Botting isn’t the uniquely linked to RMT. In many ways RMT is an indirect revenue factor for CCP, which has both gained and cost them. A complication did arise since CCP started boiling frogs in the sense of organised botting (as opposed to individual) started to develop a footprint in PLEX purchase patterns (volume). Sharp and wide decreases in bots would affect rate of purchase. To be honest, between the lines there is one of the reasons why CCP’s always been aptly slow in reacting to legitimate customers pulling stunts like sp farming, sp milking, organised offer / pack / specialty account initiatives like in pubbie groups, etc. It creates an offset.
Ever since CCP began their first experiments with GTC’s and later PLEX (there was a time where GTC’s sold for isk was illegal) RMT also went through changes. CCP carries a high persistant cost in the relation between RMT / Account hacking. The kind of cost which is much more direct on the books, and thus one which carries more weight. Which is another part of the reasoning on why it is simpler for CCP to once every few months do a little PR dance and throw out a simple devblog on bot bans complete with “your country needs you” type of dual messaging focus, and why security / rmt carries far and far more weight.
CCP’s been publicly quiet on the ratio between bot/rmt and security/rmt for a few years now. Prior to the silence it was different, with security/rmt providing the biggest cost & inertia factors.
Not worth it in the sense of applying the business perspective on allocation of resources. It’s the opposite end of a similar coin of “invest X get return X+y” in a bigger picture of venture management priorities. There’s no evi behind this, it is a matter of working with what you have towards goals set by ongoing directives and the cycles of those.
Botting is a problem, but from a cost management perspective it is first and foremost a perception problem. Which also carries costs and cost potential, but there’s tools which can handle that unless the scale of the problem were indeed to permeate everything in such a manner that the issue would become tangible. Let’s be honest for a moment, within the style and form of venture management why spend more on deep investments when the return is at best marginal in the books and most of the time at best skirts the edges of cost/benefit of revenue cycles, when you can do marketing and contain the perception problem because your customers have demonstrated time and time again that they want to believe and that they want to wait.
It’s smart use of cognitive behaviour. Humans think they are rational, while they are not, but they are great at rationalising. The difference seems to escape most.
It’s the same with content cycles and low hanging fruit of fixes and iteration. CCP knows full well that the generational patterns of EVE’s demographics always carries a very strong push element from within the organised dynamic (people go deep, invest a lot, they will embrace and push each other to accept in order to not have to write off the - emotional and other - investment, it also carries a very strong pull element not unlike the classic psychological case of the too expensive vacuum cleaner, and customers tend to develop a bias / overcompensate element in their consumptive behaviour because they aren’t a person in game, but an entity which lacks visual affirmation of identity concepts of the real world. In other words: CCP’s metrics also demonstrate how rewarding it is to bank on minimum product viability because the customer accepts it continuously.
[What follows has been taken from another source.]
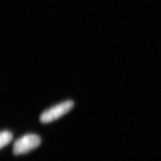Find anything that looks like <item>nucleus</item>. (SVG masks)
Masks as SVG:
<instances>
[{"mask_svg":"<svg viewBox=\"0 0 161 161\" xmlns=\"http://www.w3.org/2000/svg\"><path fill=\"white\" fill-rule=\"evenodd\" d=\"M74 106L71 100H67L44 111L40 116V121L43 124L50 123L66 114Z\"/></svg>","mask_w":161,"mask_h":161,"instance_id":"nucleus-1","label":"nucleus"},{"mask_svg":"<svg viewBox=\"0 0 161 161\" xmlns=\"http://www.w3.org/2000/svg\"><path fill=\"white\" fill-rule=\"evenodd\" d=\"M41 143V139L36 134H26L18 139L13 146V153L14 155H19L29 153Z\"/></svg>","mask_w":161,"mask_h":161,"instance_id":"nucleus-2","label":"nucleus"},{"mask_svg":"<svg viewBox=\"0 0 161 161\" xmlns=\"http://www.w3.org/2000/svg\"><path fill=\"white\" fill-rule=\"evenodd\" d=\"M13 138L12 134L8 130L2 131L0 134V148H2L6 147L10 142Z\"/></svg>","mask_w":161,"mask_h":161,"instance_id":"nucleus-3","label":"nucleus"}]
</instances>
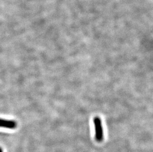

In truth, the only times CCP has ever had to make an about-face was when a perception problem became greater than their ability to use messaging and triggering to more or less manage the direction of focus of the perception problem. Each time such a case arose, it was a consequence of CCP’s own actions, but never inactions. It’s no surprise CCP’s venture level was more than fine with splintering community messaging and pulling the equivalent of rewriting history by analogy of multiple times swapping out community toolsets.
Anyhow, I honestly don’t see reasons for CCP to alter its priorities and decision making. While admittedly it’s changing the old emergent dynamic EVE into an ST:O EVE it is still a game which carries enough room for emergent behaviour within the guided behaviour boxes / niches to enable deep gameplay for customers. It’s just a case of managing change. Perception is key. CCP’s venture level is simply smarter about it than its customers.